Les forces gouvernementales syriennes ont lancé mardi une offensive majeure pour prendre en tenaille les quartiers rebelles d'Alep, le jour où l'ONU doit discuter d'un plan visant à geler les combats dans l'ancienne capitale économique du pays.

Une centaine de combattants des deux camps, ainsi que des civils, ont été tués dans les combats, selon l'Observatoire syrien des droits de l'homme (OSDH).

«Alep est essentiel et cette bataille va continuer de manière intense car elle est très importante», a affirmé une source militaire syrienne à l'AFP.

Selon le directeur de l'OSDH, Rami Abdel Rahmane. Les forces du régime cherchent d'un côté à «couper la route reliant Alep et la frontière turque et imposer ainsi un siège total aux quartiers rebelles». Et, de l'autre, à «ouvrir la route menant à deux villages chiites pro-gouvernementaux Naboul et Zahra, assiégés par les rebelles depuis dix-huit mois».

L'armée, appuyée par des combattants iraniens et afghans ainsi que par le Hezbollah libanais, a pris les villages de Bashkoy et Rityan, à une dizaine de kilomètres au nord d'Alep. Des combats se déroulent plus au nord à Hardtenine tandis que l'artillerie gouvernementale bombarde deux localités rebelles sur la route menant aux deux villages chiites assiégés.

Cette offensive a commencé le jour même où le médiateur de l'ONU pour la Syrie Staffan de Mistura doit présenter au Conseil de sécurité de l'ONU un rapport sur sa mission visant à stopper la guerre ravageant ce pays depuis quatre ans.

Ancien coeur industriel de la Syrie, Alep est coupé en deux depuis juillet 2012: les rebelles se trouvent à l'est et le régime à l'ouest d'une ligne de démarcation qui balafre la ville du nord au sud.

Dans la province d'Alep, c'est l'inverse: les forces du régime sont présentes à l'est tandis que leurs adversaires assoient leur autorité sur le reste de la province.

«Ouvrir plusieurs fronts»

Pour le régime, «le principal objectif est de casser le siège d'Alep» par les rebelles qui contrôlent quasiment toute la province, à l'exception d'une petite portion à l'est de la ville, selon la source militaire syrienne.

Interrogée sur l'offensive gouvernementale dans le sud du pays, à la lisière des positions israéliennes sur le plateau du Golan, cette source a précisé que cette attaque n'était «pas liée» mais que l'opération militaire à Alep prouvait «la capacité de l'armée syrienne à ouvrir plusieurs fronts en même temps».

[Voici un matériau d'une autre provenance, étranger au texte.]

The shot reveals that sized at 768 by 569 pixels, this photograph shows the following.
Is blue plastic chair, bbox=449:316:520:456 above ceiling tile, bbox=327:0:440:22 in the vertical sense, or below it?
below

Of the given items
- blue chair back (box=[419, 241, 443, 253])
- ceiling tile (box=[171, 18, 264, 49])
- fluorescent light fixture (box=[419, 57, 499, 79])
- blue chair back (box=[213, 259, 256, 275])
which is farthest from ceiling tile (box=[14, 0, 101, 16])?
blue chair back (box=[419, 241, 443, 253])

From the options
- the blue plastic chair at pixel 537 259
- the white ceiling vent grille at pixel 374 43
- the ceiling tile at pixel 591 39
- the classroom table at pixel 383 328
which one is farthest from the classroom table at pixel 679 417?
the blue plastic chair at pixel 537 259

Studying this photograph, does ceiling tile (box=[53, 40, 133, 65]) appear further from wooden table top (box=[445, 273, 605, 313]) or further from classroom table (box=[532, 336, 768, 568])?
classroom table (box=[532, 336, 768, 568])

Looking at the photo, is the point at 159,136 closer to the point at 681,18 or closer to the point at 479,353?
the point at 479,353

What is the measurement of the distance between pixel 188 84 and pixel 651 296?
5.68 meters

À Alep, des combats ont lieu dans différentes parties de la ville notamment dans le Vieil Alep au centre, à Rachidine à l'est et à Zahra à l'ouest, selon l'OSDH.

L'ONG a précisé que 45 rebelles avaient été tués dans la province et dans la ville ainsi que six civils dans les quartiers rebelles.

Cinquante soldats et supplétifs ont par ailleurs trouvé la mort dans les combats tandis que huit civils ont été tués par des obus rebelles sur Mocambo et Azizia, quartiers de l'ouest de la ville.

M. de Mistura avait proposé le 30 octobre de commencer par instaurer des zones de cessez-le-feu pour permettre la distribution de l'aide humanitaire à Alep. Il a suscité la colère de l'opposition et des rebelles en affirmant vendredi que le président Bachar al-Assad faisait «partie de la solution».

Pour Noah Bonsey, de l'International Crisis Group, «c'est une escalade du régime pour renforcer sa position concernant la proposition de gel des combats» à Alep. «Si le régime est capable de s'emparer de ces villes et de s'y maintenir et s'il est capable de briser les sièges de Naboul et Zahra, il s'agira d'un développement significatif. Mais cela fait beaucoup de "si"».

La reprise des combats à Alep «n'a rien à voir avec les discussions à l'ONU», a pour sa part estimé Fabrice Balanche, géographe spécialiste de la Syrie. «La stratégie militaire de Bachar al-Assad est complètement indépendante: il entend vaincre par la force et non par des négociations internationales.»

«Le moment est bien choisi dans le Nord, car avec l'offensive kurde sur les territoires tenus par (le groupe) État islamique, Assad sait que l'EI n'a pas les moyens d'attaquer ses positions à Alep», explique-t-il.

«En outre, le mois de février est propice aux attaques de l'armée régulière car l'hiver lui est davantage favorable qu'aux rebelles qui souffrent du froid et de l'humidité», souligne M. Balanche.